Prompt |
The data below holds a line containing "common name: suni" and a line containing "genus: Turdus"; please quote exactly those two lines and every line between them, and nothing else.

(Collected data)
==========
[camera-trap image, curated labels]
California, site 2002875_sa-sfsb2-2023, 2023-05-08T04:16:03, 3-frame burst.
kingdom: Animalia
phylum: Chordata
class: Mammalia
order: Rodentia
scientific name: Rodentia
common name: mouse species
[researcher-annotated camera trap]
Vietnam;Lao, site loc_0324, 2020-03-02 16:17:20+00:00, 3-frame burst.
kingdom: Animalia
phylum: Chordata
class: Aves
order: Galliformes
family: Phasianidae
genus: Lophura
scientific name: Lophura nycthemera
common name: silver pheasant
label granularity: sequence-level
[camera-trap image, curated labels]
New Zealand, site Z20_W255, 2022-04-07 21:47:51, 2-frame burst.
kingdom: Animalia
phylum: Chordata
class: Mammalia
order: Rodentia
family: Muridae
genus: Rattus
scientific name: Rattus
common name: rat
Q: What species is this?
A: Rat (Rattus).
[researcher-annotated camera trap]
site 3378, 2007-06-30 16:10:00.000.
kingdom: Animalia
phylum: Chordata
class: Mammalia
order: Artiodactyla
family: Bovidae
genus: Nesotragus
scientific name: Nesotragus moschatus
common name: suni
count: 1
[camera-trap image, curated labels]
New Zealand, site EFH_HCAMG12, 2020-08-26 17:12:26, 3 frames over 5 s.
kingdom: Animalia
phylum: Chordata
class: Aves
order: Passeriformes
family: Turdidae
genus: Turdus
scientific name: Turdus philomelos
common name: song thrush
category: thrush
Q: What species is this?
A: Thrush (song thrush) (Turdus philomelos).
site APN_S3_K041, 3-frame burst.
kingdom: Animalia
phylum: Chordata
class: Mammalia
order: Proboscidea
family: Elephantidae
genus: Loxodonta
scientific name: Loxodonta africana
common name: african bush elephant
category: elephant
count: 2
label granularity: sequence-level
==========
Response box |
common name: suni
count: 1
[camera-trap image, curated labels]
New Zealand, site EFH_HCAMG12, 2020-08-26 17:12:26, 3 frames over 5 s.
kingdom: Animalia
phylum: Chordata
class: Aves
order: Passeriformes
family: Turdidae
genus: Turdus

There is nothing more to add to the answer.